La lealtad quizá sea una cualidad que les sirva a los políticos en sus intrigas palaciegas o disputas partidistas, para cerrar filas en torno a un conflicto, para congraciarse con determinados grupos o intereses o para ganarse la confianza del mandamás en turno. No es un atributo, sin embargo, que les sirva a los ciudadanos. No les sirve que los funcionarios públicos procuren demostrar lealtad antes, por ejemplo, que capacidad, integridad o sentido de la realidad. No les sirve tampoco que sus gobernantes les demanden lealtad a ellos para escuchar sus reclamos o atender sus demandas, que por lealtad les exijan sacrificar su autonomía o defender algo indefendible.

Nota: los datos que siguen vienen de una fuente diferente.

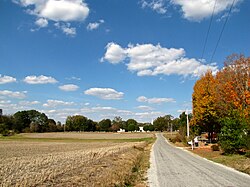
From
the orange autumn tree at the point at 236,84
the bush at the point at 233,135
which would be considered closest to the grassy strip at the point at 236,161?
the bush at the point at 233,135

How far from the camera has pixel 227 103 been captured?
46.3m

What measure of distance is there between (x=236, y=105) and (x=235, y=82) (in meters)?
3.28

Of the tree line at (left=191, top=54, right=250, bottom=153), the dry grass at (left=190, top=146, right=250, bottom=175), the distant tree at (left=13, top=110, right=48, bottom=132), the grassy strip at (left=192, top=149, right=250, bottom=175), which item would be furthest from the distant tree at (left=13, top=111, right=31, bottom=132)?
the grassy strip at (left=192, top=149, right=250, bottom=175)

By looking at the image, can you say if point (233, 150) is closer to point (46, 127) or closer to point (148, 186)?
point (148, 186)

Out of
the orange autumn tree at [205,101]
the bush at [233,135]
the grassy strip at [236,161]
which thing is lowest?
the grassy strip at [236,161]

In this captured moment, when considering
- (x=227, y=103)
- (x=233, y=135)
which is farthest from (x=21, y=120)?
(x=233, y=135)

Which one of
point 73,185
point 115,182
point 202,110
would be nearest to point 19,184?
point 73,185

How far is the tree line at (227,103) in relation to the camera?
33.1 meters

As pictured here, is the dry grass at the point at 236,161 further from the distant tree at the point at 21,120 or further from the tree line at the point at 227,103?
the distant tree at the point at 21,120

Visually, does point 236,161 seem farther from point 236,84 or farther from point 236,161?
point 236,84

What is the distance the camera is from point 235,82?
43.9m

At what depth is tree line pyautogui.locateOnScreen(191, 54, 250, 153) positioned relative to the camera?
3309cm

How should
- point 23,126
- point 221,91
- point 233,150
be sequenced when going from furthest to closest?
point 23,126 < point 221,91 < point 233,150

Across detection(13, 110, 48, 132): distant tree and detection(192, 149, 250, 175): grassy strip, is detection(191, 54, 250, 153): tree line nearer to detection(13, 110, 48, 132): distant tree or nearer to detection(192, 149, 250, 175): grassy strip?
detection(192, 149, 250, 175): grassy strip
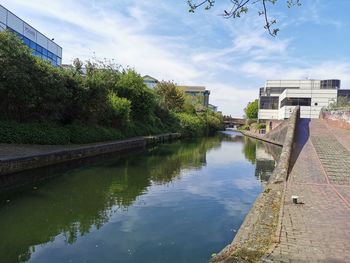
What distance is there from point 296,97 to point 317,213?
6794 centimetres

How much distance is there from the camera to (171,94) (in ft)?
210

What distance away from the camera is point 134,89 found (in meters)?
36.8

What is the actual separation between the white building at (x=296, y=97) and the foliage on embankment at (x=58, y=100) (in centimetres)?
3645

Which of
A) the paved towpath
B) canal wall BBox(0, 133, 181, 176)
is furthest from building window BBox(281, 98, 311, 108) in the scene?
the paved towpath

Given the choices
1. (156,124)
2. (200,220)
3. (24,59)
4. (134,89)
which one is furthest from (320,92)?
(200,220)

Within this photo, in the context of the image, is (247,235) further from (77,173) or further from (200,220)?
(77,173)

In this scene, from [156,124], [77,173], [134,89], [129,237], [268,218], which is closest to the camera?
[268,218]

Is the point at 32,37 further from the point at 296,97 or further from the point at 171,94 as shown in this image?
the point at 296,97

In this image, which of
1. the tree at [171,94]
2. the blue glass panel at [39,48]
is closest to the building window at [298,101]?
the tree at [171,94]

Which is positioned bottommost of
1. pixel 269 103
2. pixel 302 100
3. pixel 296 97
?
pixel 302 100

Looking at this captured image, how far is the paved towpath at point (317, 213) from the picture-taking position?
5.39 metres

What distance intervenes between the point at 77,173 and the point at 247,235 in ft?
35.5

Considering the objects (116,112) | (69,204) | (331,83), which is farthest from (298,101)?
(69,204)

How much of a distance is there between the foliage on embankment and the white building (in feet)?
120
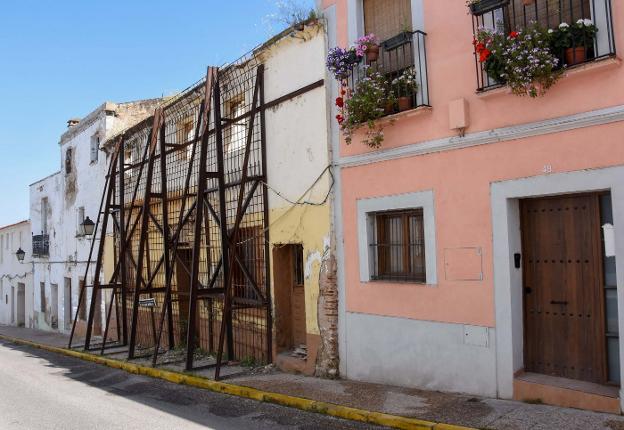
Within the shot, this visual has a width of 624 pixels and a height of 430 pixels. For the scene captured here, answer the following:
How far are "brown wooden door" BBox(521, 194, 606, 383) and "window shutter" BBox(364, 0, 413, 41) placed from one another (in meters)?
3.03

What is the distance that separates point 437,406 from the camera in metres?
6.41

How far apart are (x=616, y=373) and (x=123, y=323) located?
1151 centimetres

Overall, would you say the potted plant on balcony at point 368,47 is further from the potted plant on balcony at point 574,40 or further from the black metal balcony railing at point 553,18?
the potted plant on balcony at point 574,40

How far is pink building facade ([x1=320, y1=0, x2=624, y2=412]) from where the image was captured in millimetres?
5805

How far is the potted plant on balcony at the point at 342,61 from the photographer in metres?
7.97

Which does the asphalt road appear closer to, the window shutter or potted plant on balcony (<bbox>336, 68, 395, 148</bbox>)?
potted plant on balcony (<bbox>336, 68, 395, 148</bbox>)

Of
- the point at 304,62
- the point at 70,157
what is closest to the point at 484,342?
the point at 304,62

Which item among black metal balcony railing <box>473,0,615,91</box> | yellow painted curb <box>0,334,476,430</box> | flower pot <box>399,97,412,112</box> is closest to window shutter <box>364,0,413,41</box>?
flower pot <box>399,97,412,112</box>

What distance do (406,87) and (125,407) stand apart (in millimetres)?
5739

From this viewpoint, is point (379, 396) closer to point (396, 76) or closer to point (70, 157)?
point (396, 76)

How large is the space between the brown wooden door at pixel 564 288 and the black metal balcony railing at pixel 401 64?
6.46 feet

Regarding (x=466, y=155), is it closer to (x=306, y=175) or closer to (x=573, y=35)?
(x=573, y=35)

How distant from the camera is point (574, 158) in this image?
5867mm

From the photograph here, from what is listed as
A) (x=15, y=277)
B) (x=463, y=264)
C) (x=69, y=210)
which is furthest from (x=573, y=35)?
(x=15, y=277)
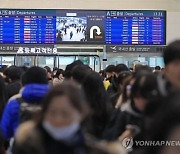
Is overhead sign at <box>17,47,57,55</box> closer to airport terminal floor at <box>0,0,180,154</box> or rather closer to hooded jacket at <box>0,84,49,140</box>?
airport terminal floor at <box>0,0,180,154</box>

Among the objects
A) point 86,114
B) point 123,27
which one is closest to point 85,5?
point 123,27

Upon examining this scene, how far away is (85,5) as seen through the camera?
15.1 metres

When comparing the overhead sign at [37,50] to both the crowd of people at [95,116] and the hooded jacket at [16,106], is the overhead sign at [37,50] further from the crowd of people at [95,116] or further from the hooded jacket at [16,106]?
the hooded jacket at [16,106]

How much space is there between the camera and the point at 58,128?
192 centimetres

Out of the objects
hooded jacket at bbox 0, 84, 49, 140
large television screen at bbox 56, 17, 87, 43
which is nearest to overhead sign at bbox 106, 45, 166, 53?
large television screen at bbox 56, 17, 87, 43

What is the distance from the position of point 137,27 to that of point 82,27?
187 centimetres

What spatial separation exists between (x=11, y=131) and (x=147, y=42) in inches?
428

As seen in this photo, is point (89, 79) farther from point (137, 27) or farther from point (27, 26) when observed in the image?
point (137, 27)

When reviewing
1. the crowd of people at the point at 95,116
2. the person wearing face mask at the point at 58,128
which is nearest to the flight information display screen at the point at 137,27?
the crowd of people at the point at 95,116

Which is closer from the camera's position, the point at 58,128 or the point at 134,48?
the point at 58,128

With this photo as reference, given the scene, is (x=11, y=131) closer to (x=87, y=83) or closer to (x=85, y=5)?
(x=87, y=83)

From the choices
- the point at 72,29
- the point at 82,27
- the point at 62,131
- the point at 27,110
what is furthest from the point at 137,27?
the point at 62,131

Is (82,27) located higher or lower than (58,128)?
higher

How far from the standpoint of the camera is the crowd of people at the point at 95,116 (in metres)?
1.31
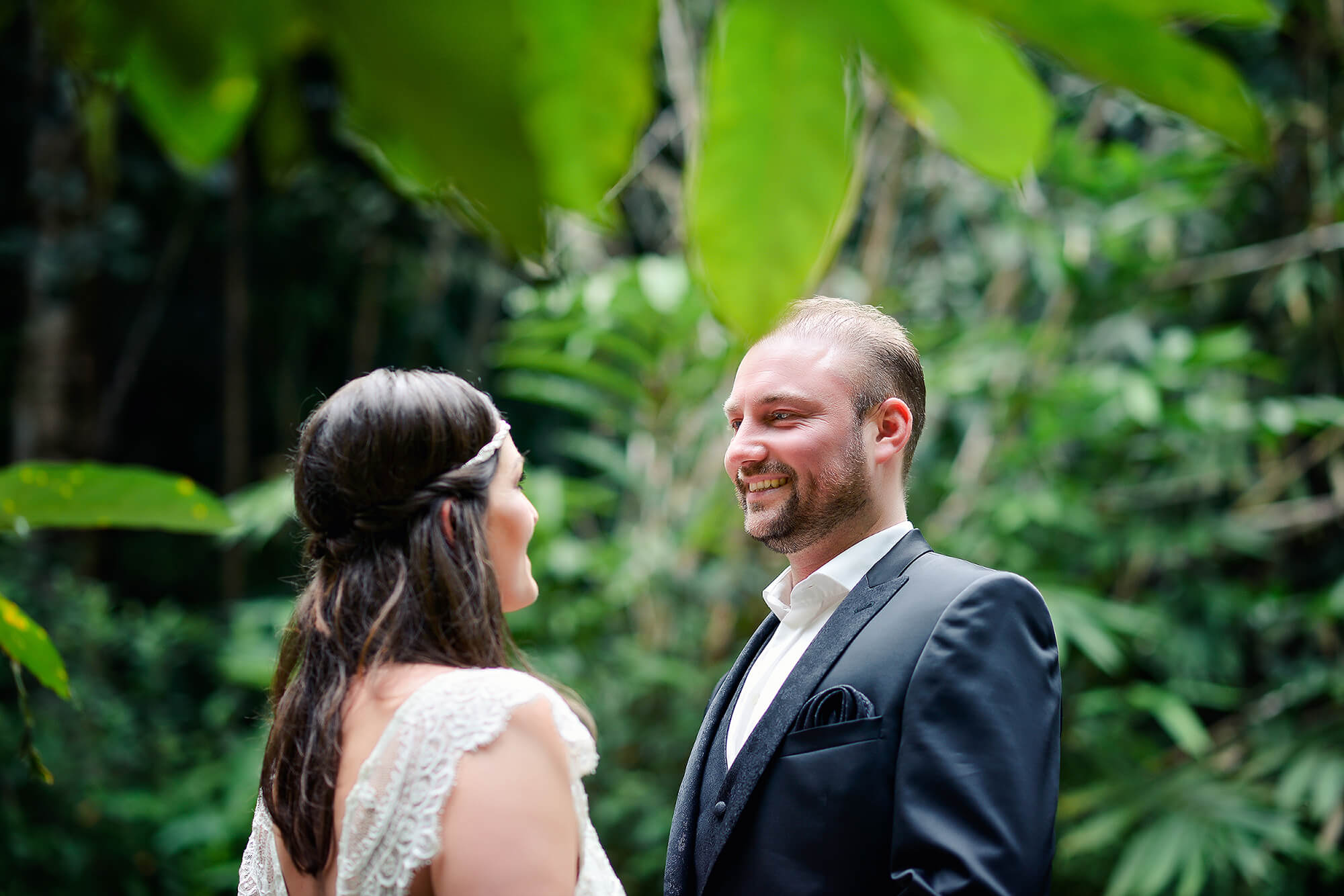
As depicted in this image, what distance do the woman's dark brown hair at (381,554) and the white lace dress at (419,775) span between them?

La lealtad es un concepto que se presta mucho para el abuso, un fenómeno que muy rápidamente puede degenerar en chantaje, complicidad o negligencia.
La devoción que Irma Eréndira Sandoval le profesa al presidente no significa nada en términos de su competencia para combatir la corrupción. La respuesta a la epidemia no es más eficaz gracias al ferviente lopezobradorismo de Hugo López-Gatell. Que Arturo Herrera acate cualquier ocurrencia de López Obrador no contribuye a la recaudación fiscal ni a la calidad del gasto. La disposición a obedecer la instrucción presidencial de desaparecer los fideicomisos, a sabiendas de que el daño que provocará dicha medida será infinitamente mayor que sus beneficios, no hace a Mario Delgado un mejor representante popular. Que Claudia Sheinbaum emule la retórica de Palacio Nacional respecto al movimiento de las mujeres, insinuando que está infiltrado o que lo financian intereses opuestos a la autodenominada “cuarta transformación”, no representa ningún avance para la ciudad de México.